Devenir parent transforme chaque aspect de la vie. Les routines changent, l’identité se transforme et de nouvelles responsabilités s’imposent. Parmi ces transformations, l’allaitement occupe une place centrale pour de nombreuses familles qui choisissent ce mode d’alimentation pour leur enfant. Pourtant, malgré son apparence « naturelle », allaiter est une expérience qui se révèle bien plus complexe qu’il n’y paraît, qui s’ajoute à une étape développementale aux multiples facettes : la matrescence.

Le mot matrescence, introduit dans les années 1970 par l’anthropologue Dana Raphael et popularisé plus récemment par la psychiatre Alexandra Sacks, désigne le processus développemental que vit une personne lorsqu’elle devient mère ou le parent principal donneur de soins. Tout comme l’adolescence, la matrescence est une période de bouleversements identitaires, physiologiques, psychologiques, cognitifs, émotionnels, spirituels, sociaux et occupationnels.

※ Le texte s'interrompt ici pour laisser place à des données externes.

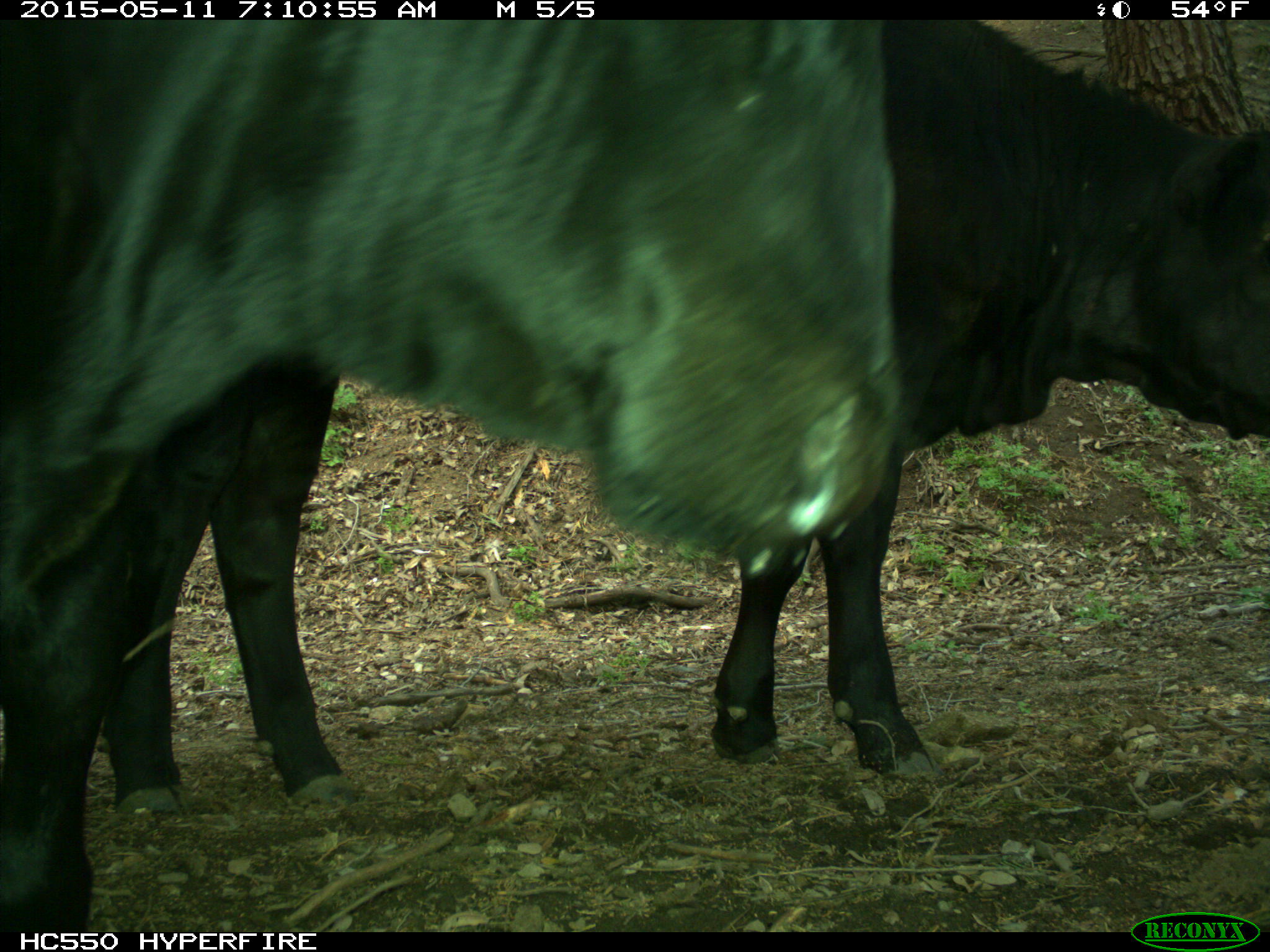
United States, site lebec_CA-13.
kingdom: Animalia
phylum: Chordata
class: Mammalia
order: Artiodactyla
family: Bovidae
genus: Bos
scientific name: Bos taurus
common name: domestic cow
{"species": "Bos taurus (domestic cow)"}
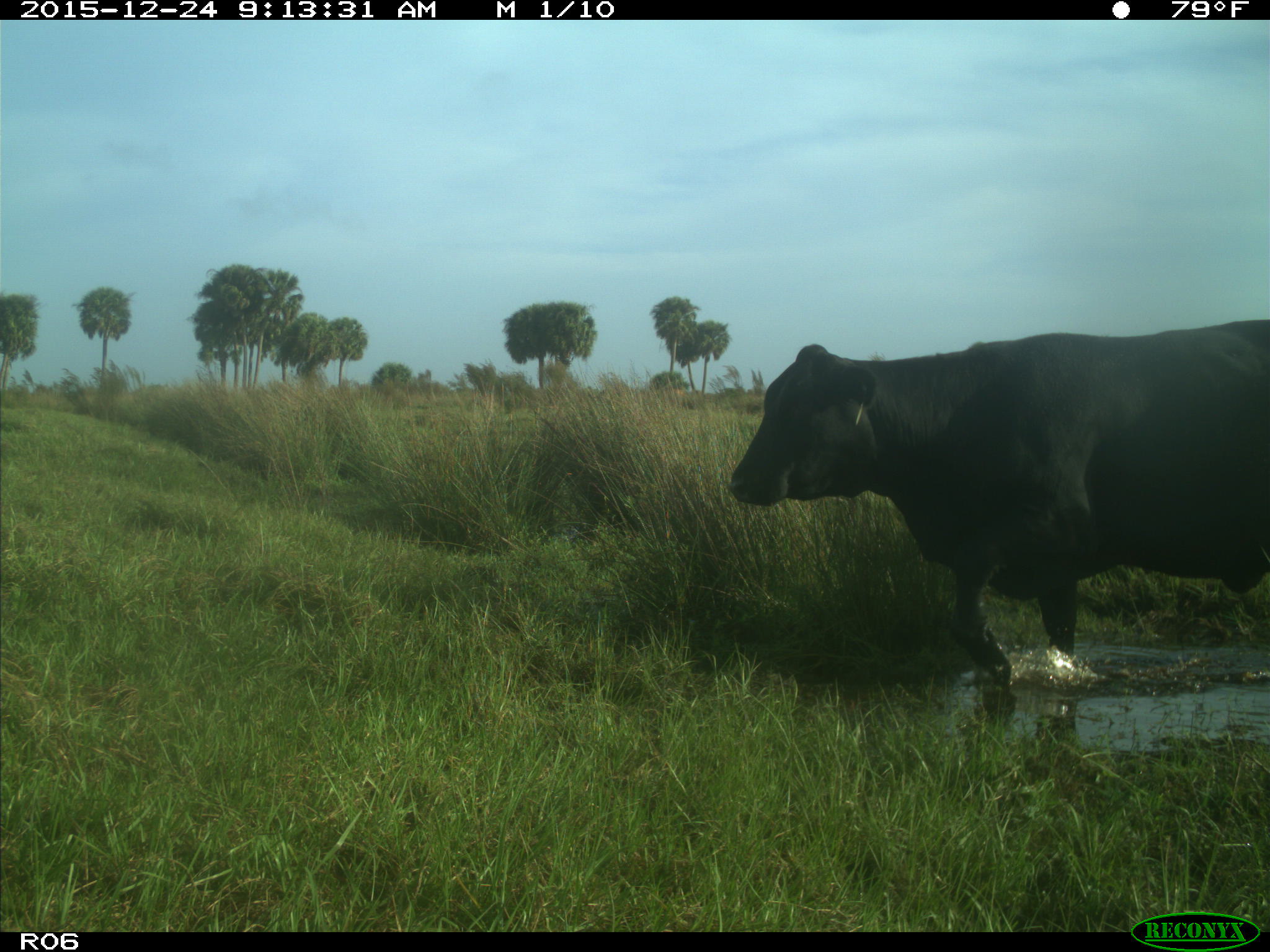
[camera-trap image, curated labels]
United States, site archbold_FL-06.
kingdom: Animalia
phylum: Chordata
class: Mammalia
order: Artiodactyla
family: Bovidae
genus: Bos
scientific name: Bos taurus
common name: domestic cow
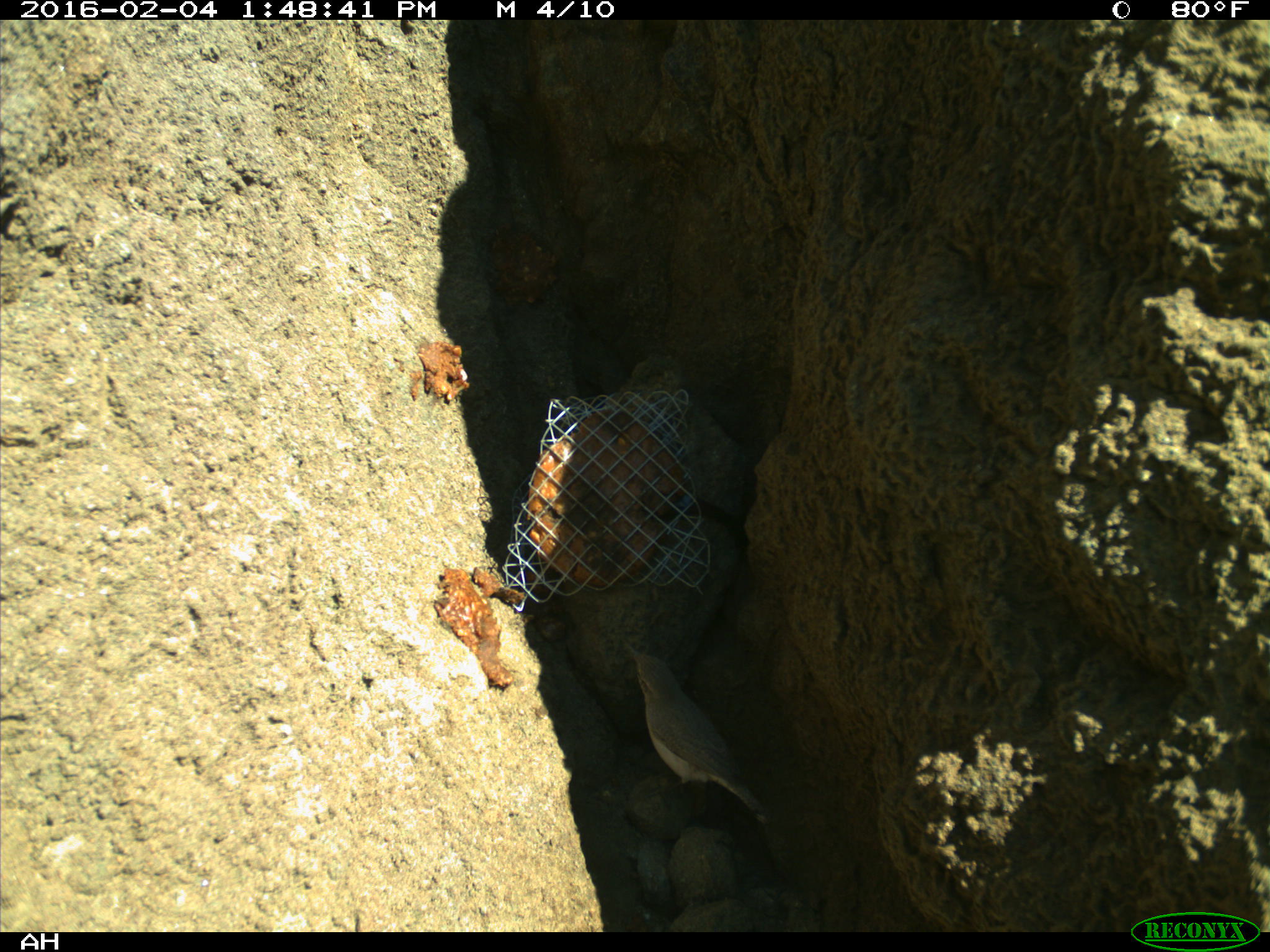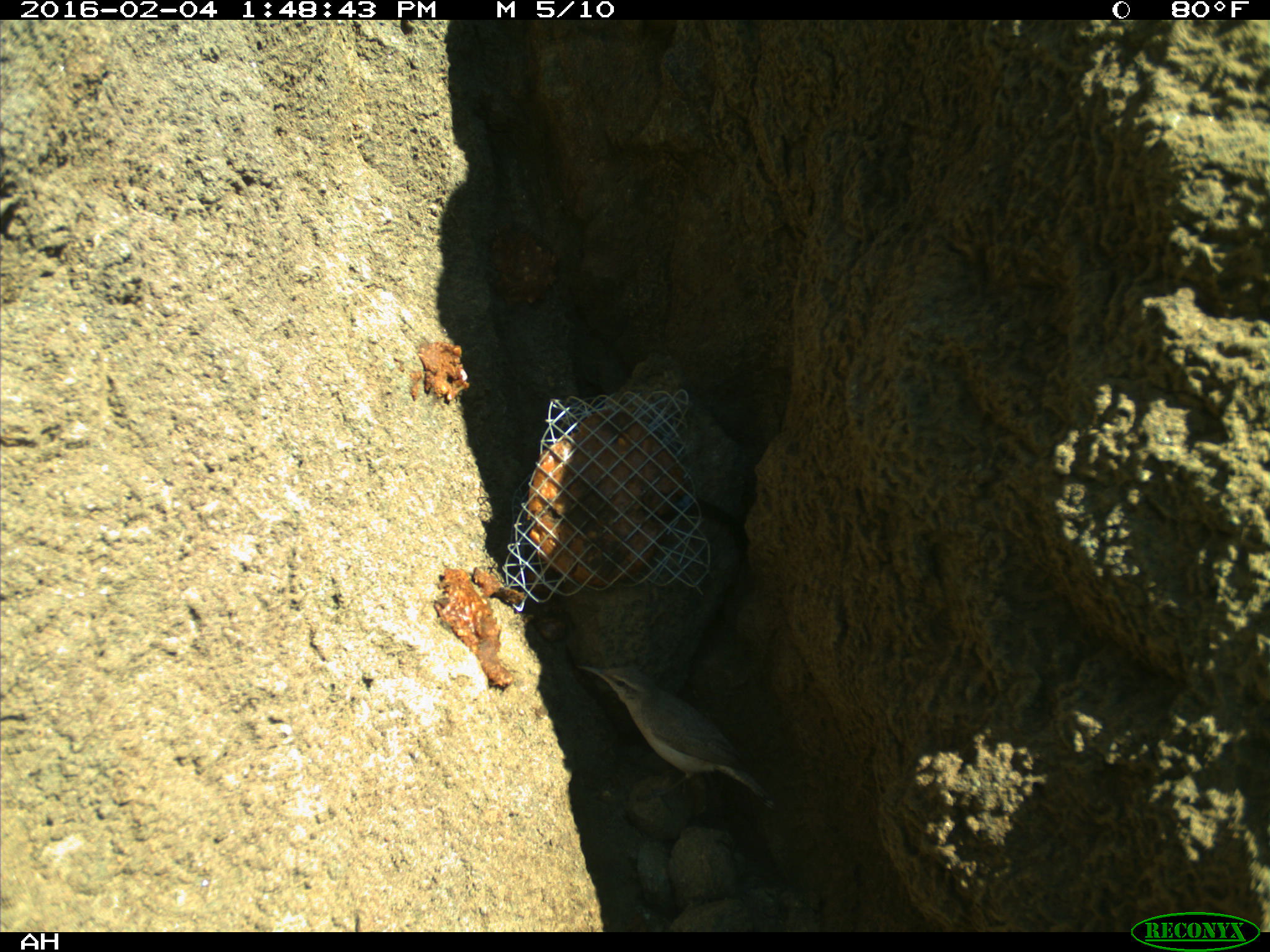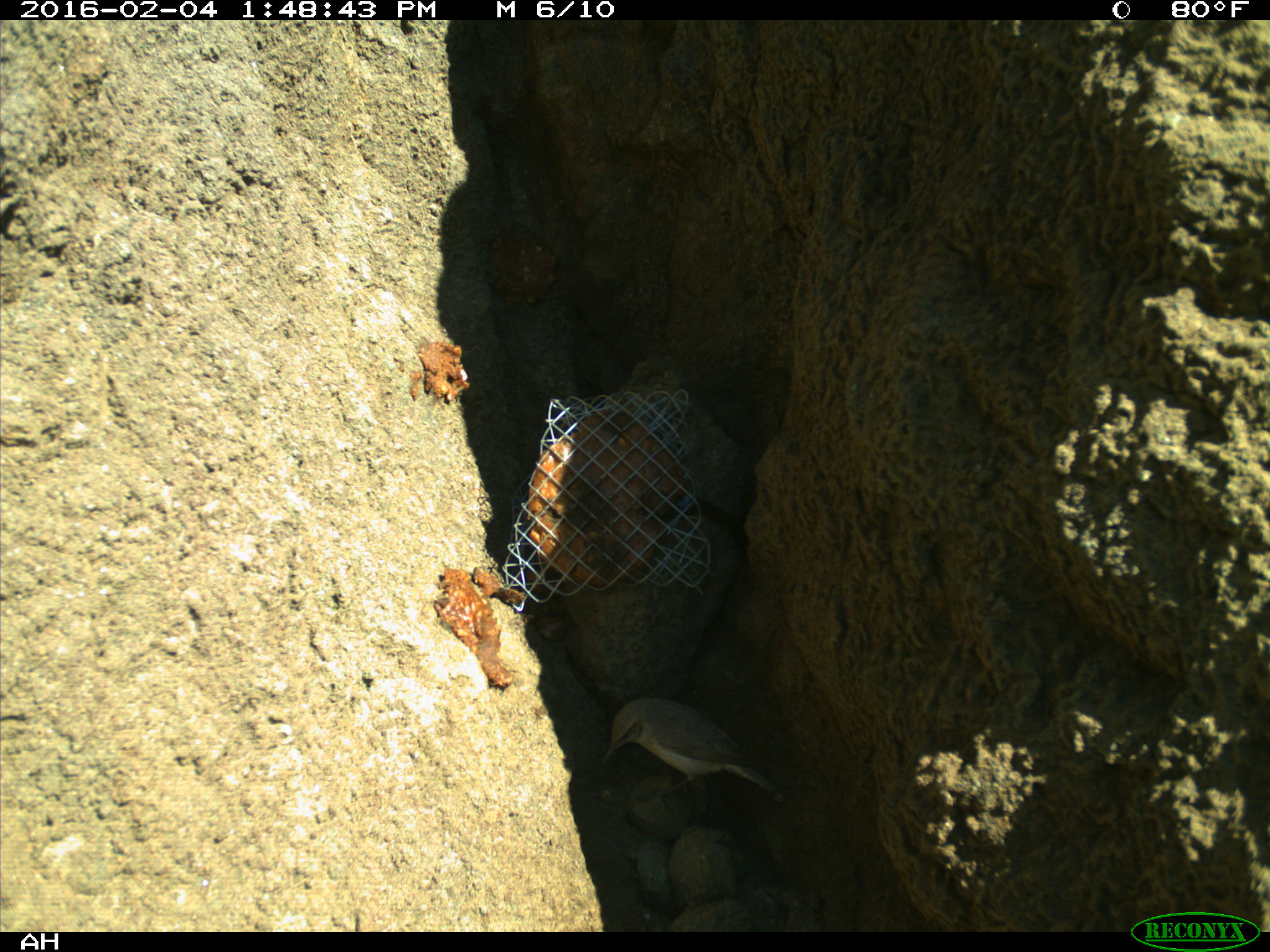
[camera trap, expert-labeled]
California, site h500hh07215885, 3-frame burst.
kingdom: Animalia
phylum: Chordata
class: Aves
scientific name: Aves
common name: bird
Bird (Aves).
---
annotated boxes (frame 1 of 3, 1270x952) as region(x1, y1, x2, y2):
bird: region(623, 641, 770, 823)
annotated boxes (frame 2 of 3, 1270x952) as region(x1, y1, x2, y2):
bird: region(575, 664, 778, 813)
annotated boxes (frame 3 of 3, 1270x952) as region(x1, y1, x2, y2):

Les changements occupationnels peuvent être décrits comme des changements dans nos activités de la vie de tous les jours.

L’allaitement est l’une des nombreuses activités – ou occupations – qui peuvent être ajoutées dans le répertoire d’occupations d’un nouveau parent dans le cadre de cette transition . Cette occupation devient non seulement un moyen de nourrir son enfant, mais les recherches suggèrent – tout comme le suggère aussi le vécu des nombreux parents que j’ai accompagné à travers les années – que l’allaitement est aussi un marqueur identitaire puissant. Pour de nombreux parents, leur sentiment de compétence d’allaitement influence directement la perception qu’ils ont de leur compétence parentale. Or, cette perception n’émerge pas dans le vide : elle est fortement façonnée par la culture, les discours sociaux et les attentes qui pèsent sur les mères. Entre les nombreuses injonctions qui entourant la maternité et la matrescence (« allaite exclusivement », « mais pas trop longtemps », « sois disponible la nuit », « retrouve rapidement ton corps et ton énergie »), les parents se retrouvent souvent pris dans une véritable tempête de pressions.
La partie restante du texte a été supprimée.